[Work order]: Line by line, copy the entries exactly, excluding the pictures.

(Captioned web image data)

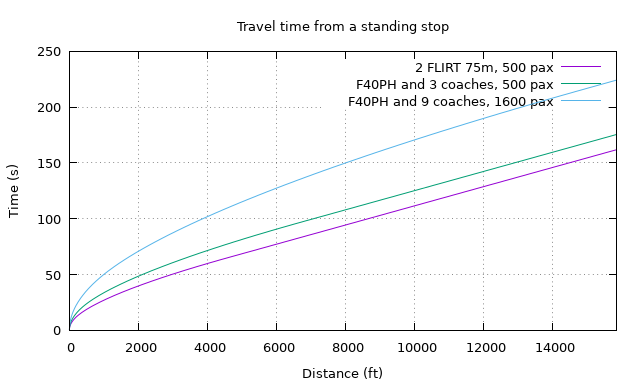 A line graph comparing three different train configurations accelerating from a stop, with distance as the independent variable and time as the dependent variable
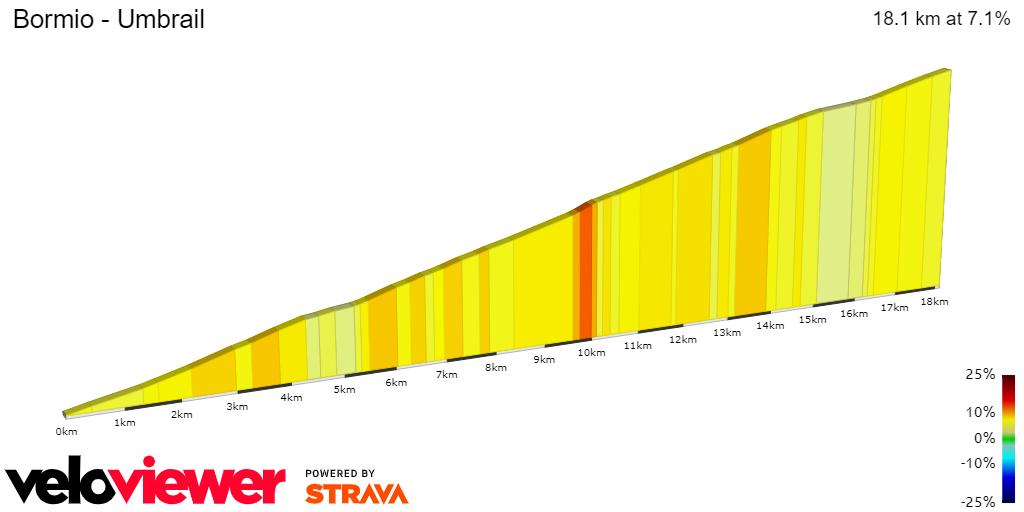 2D Elevation profile image for Bormio - Umbrail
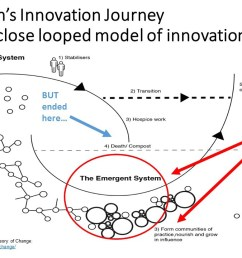 taking a theory of change approach to innovation at natural resources canada [ 1280 x 720 Pixel ]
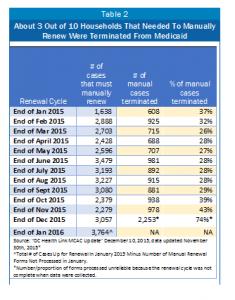 12.14.15 Medicaid Table 2
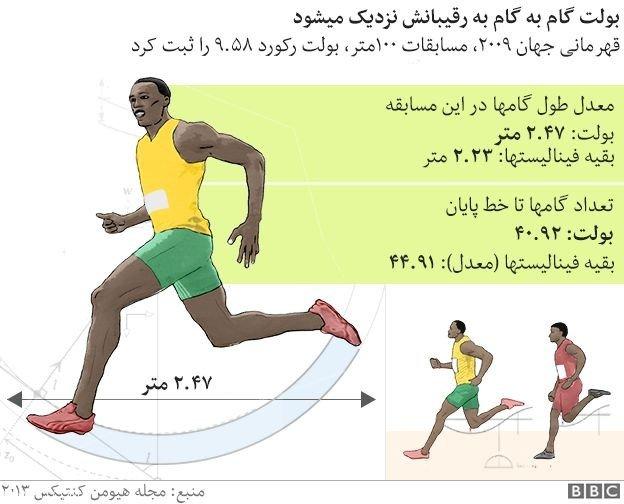 یوسین بولت سریع ترین دونده تمام دوران ها
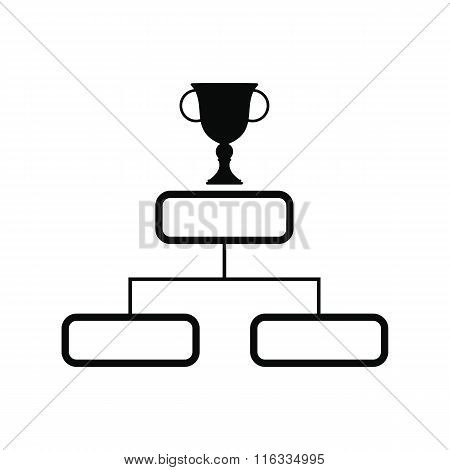 Trophy cup on a prize podium icon
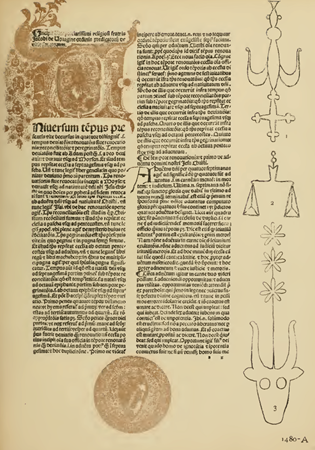 Page Design, Venice 15th Century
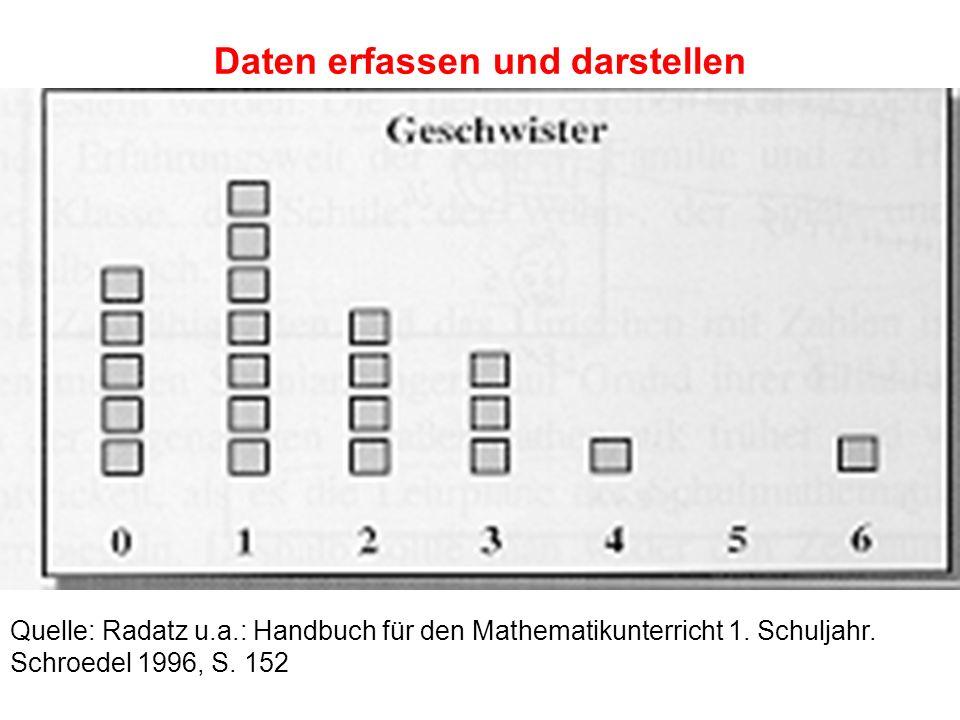 Daten erfassen und darstellen Quelle: Radatz u.a.: Handbuch für den Mathematikunterricht 1. Schuljahr. Schroedel 1996, S. 152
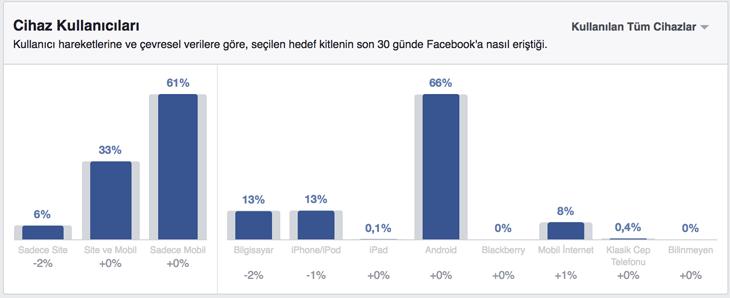 Türkiye'de Facebook'u mobil cihazlardan kaç kişi kullanıyor? Siteden kaç kişi kullanıyor? - Facebook Türkiye İstatistikleri 2017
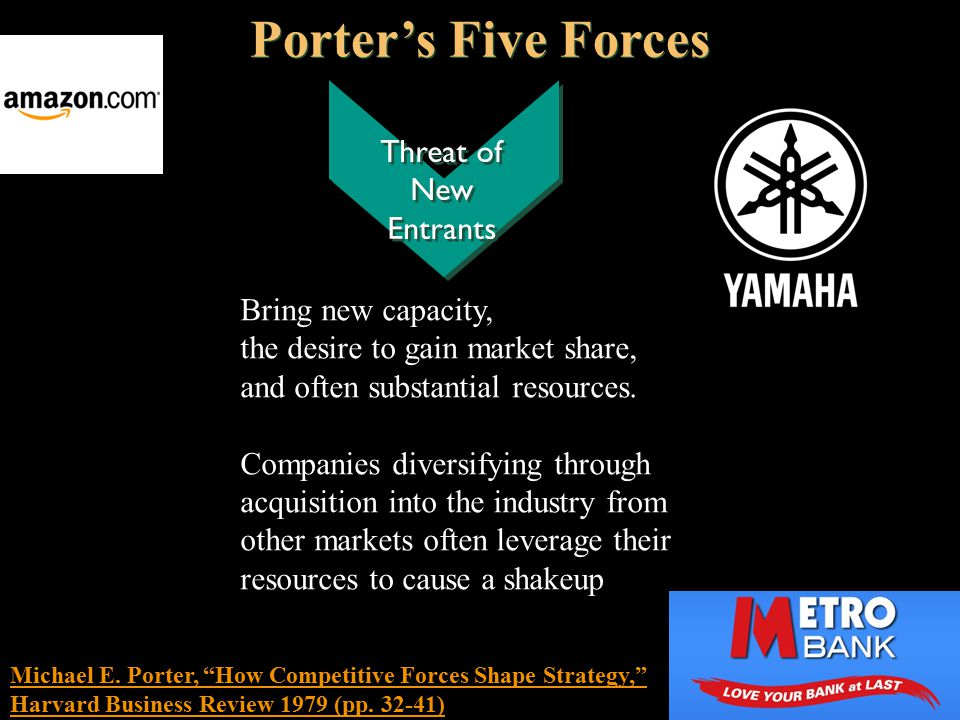 Porter's Five Forces Threat of New Entrants Bring new capacity,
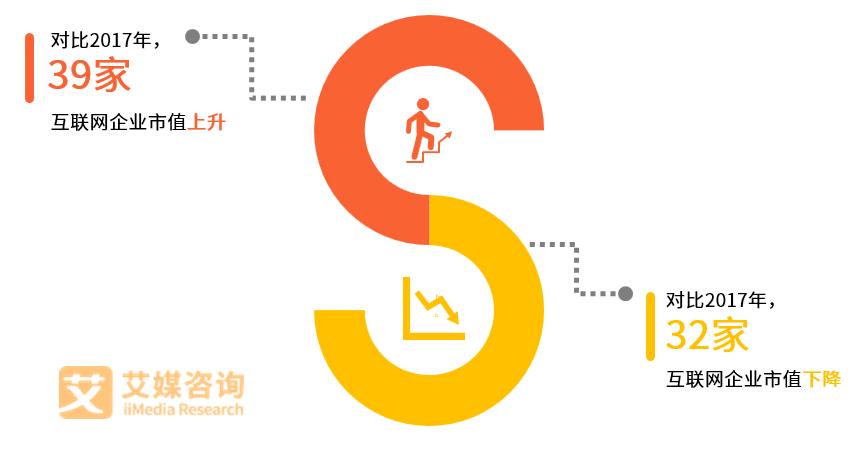 艾媒榜单|2018中国互联网企业价值榜TOP100(图6)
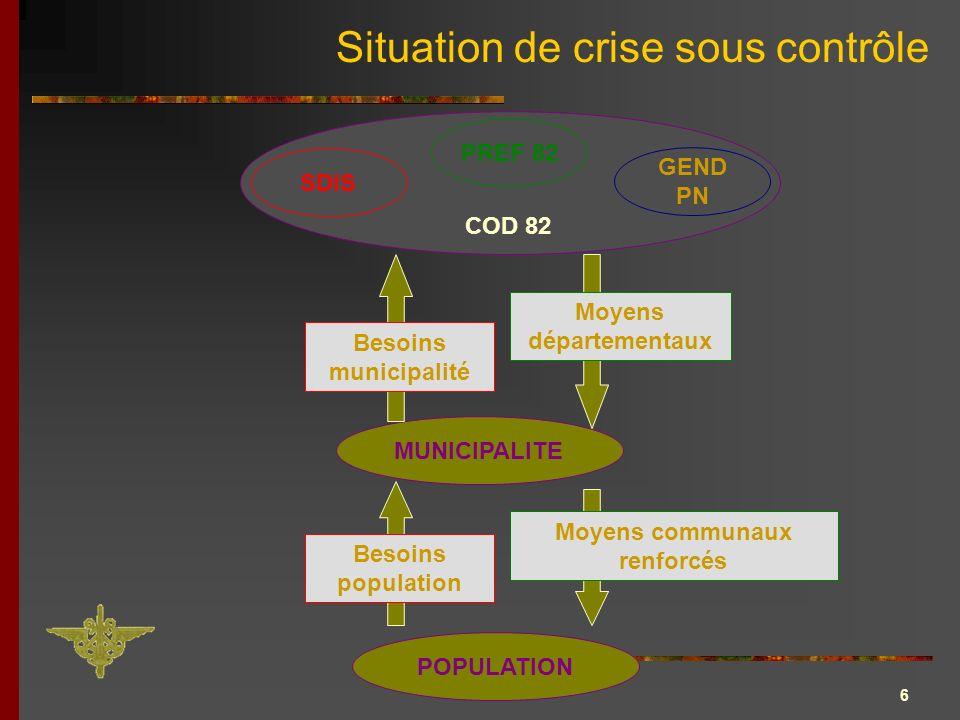 Situation de crise sous contrôle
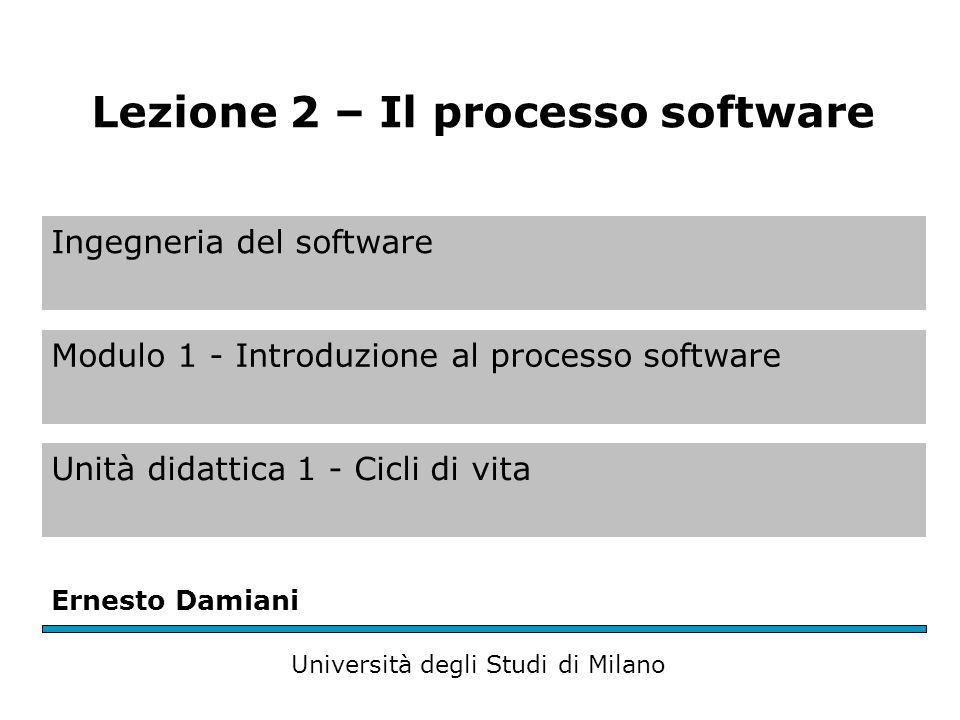 Ingegneria del software Modulo 1 - Introduzione al processo software Unità didattica 1 - Cicli di vita Ernesto Damiani Università degli Studi di Milano Lezione 2 – Il processo software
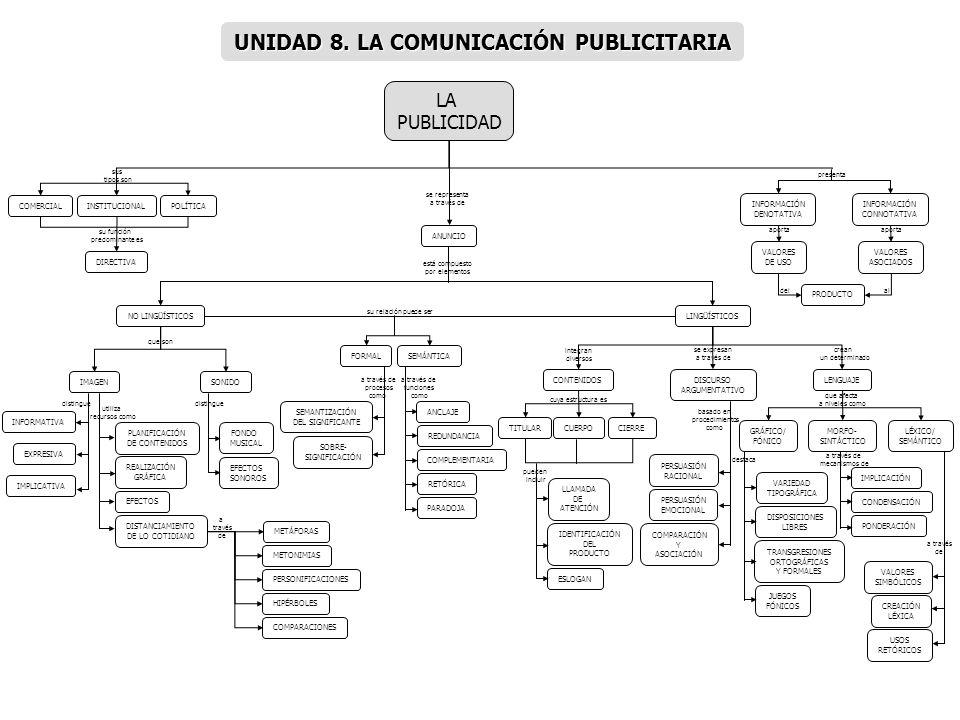 UNIDAD 8. LA COMUNICACIÓN PUBLICITARIA
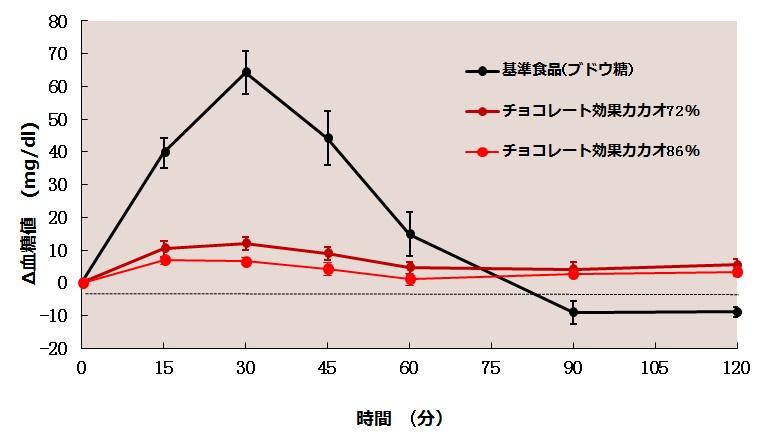 GI値測定試験での血糖値の推移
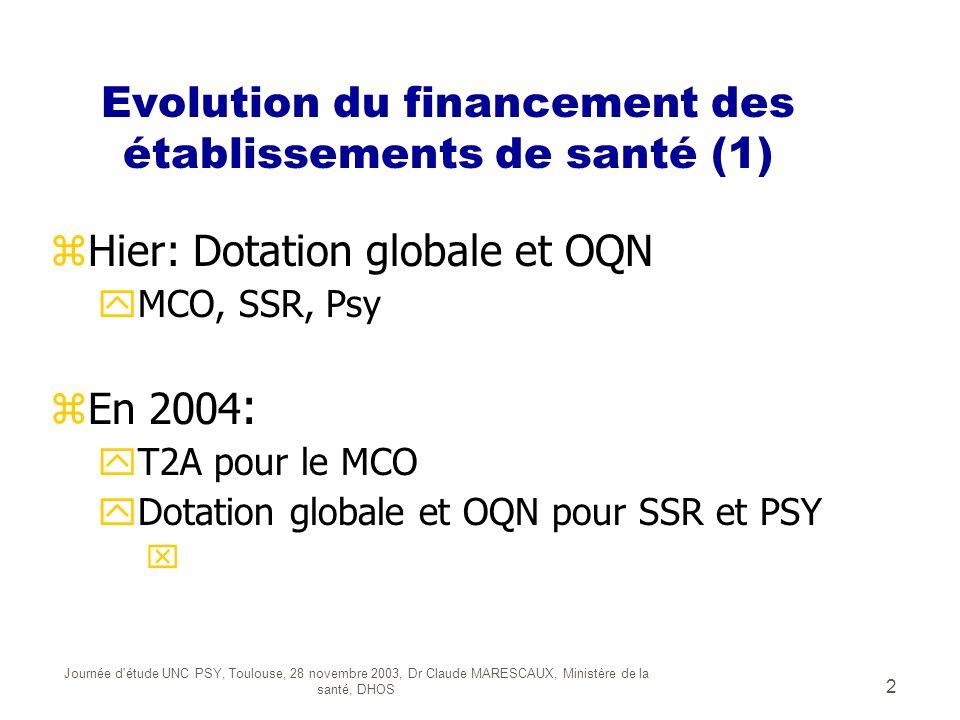 Evolution du financement des établissements de santé (1)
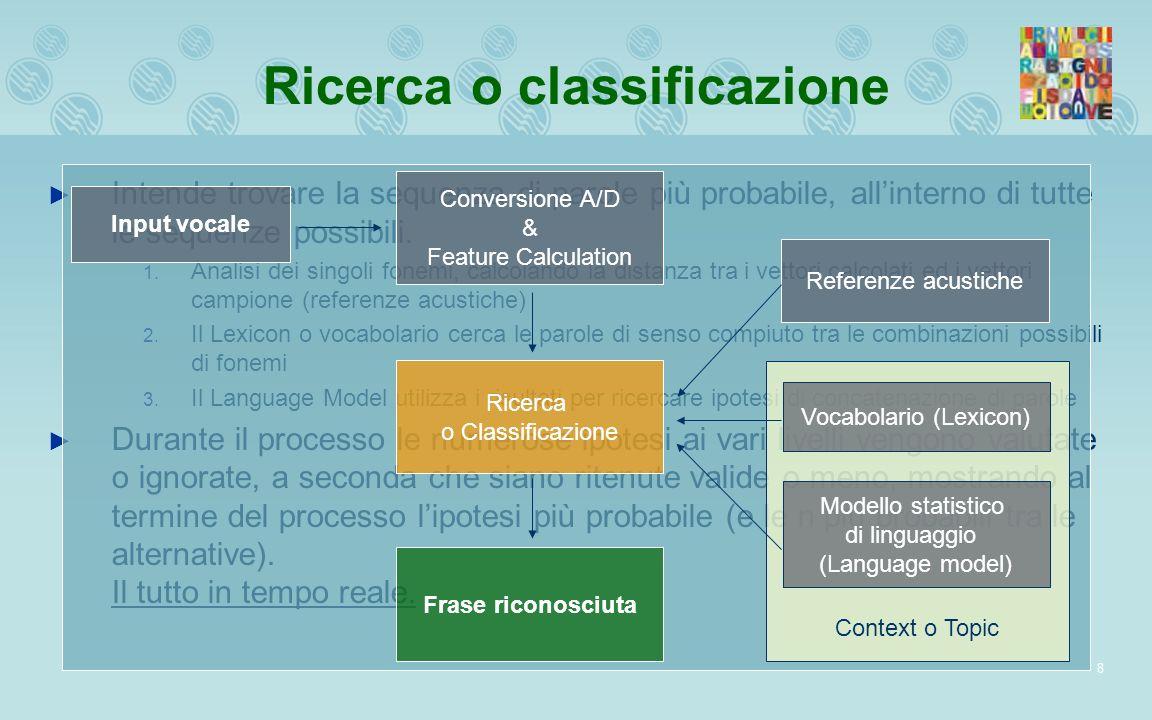 Ricerca o classificazione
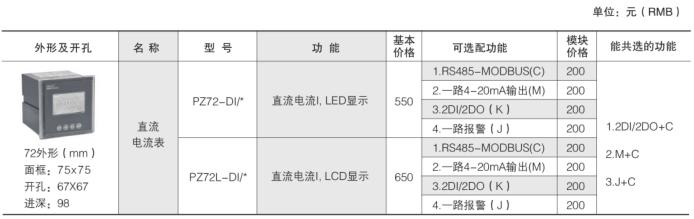 安科瑞PZ72-DE直流检测仪表,LED显示示例图4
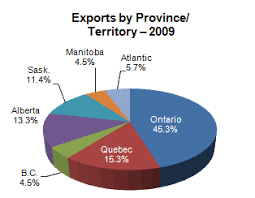 This Figure Shows The Percentage Of Canadian Trade With Cuba By Province Or Group Provinces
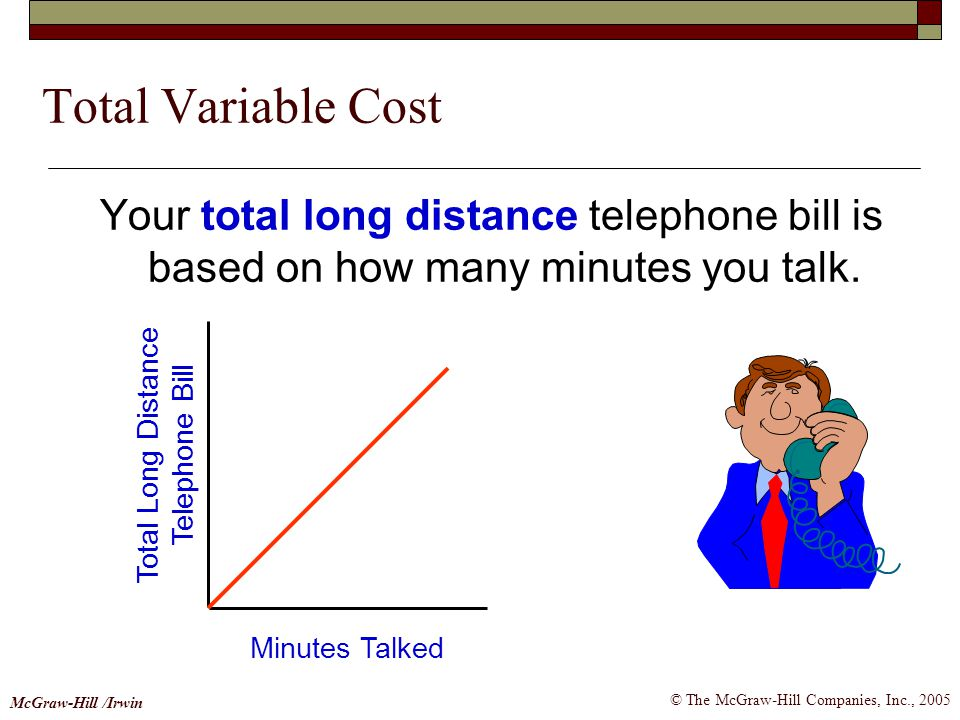 © The McGraw-Hill Companies, Inc., 2005 McGraw-Hill /Irwin Total Variable Cost Your total long distance telephone bill is based on how many minutes yo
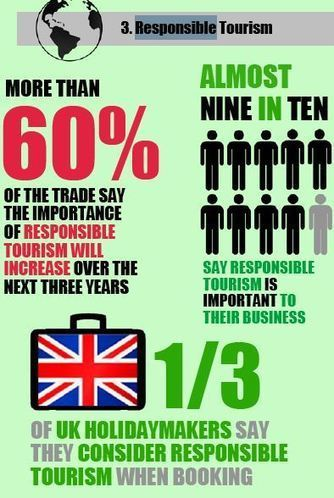 UK | Responsible Tourism becoming very important for business leaders. | Tourism : Sustainability | Scoop.it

[Answer to the problem]:
 A line graph comparing three different train configurations accelerating from a stop, with distance as the independent variable and time as the dependent variable
 2D Elevation profile image for Bormio - Umbrail
 taking a theory of change approach to innovation at natural resources canada [ 1280 x 720 Pixel ]
 12.14.15 Medicaid Table 2
 یوسین بولت سریع ترین دونده تمام دوران ها
 Trophy cup on a prize podium icon
 Page Design, Venice 15th Century
 Daten erfassen und darstellen Quelle: Radatz u.a.: Handbuch für den Mathematikunterricht 1. Schuljahr. Schroedel 1996, S. 152
 Türkiye'de Facebook'u mobil cihazlardan kaç kişi kullanıyor? Siteden kaç kişi kullanıyor? - Facebook Türkiye İstatistikleri 2017
 Porter's Five Forces Threat of New Entrants Bring new capacity,
 艾媒榜单|2018中国互联网企业价值榜TOP100(图6)
 Situation de crise sous contrôle
 Ingegneria del software Modulo 1 - Introduzione al processo software Unità didattica 1 - Cicli di vita Ernesto Damiani Università degli Studi di Milano Lezione 2 – Il processo software
 UNIDAD 8. LA COMUNICACIÓN PUBLICITARIA
 GI値測定試験での血糖値の推移
 Evolution du financement des établissements de santé (1)
 Ricerca o classificazione
 安科瑞PZ72-DE直流检测仪表,LED显示示例图4
 This Figure Shows The Percentage Of Canadian Trade With Cuba By Province Or Group Provinces
 © The McGraw-Hill Companies, Inc., 2005 McGraw-Hill /Irwin Total Variable Cost Your total long distance telephone bill is based on how many minutes yo
 UK | Responsible Tourism becoming very important for business leaders. | Tourism : Sustainability | Scoop.it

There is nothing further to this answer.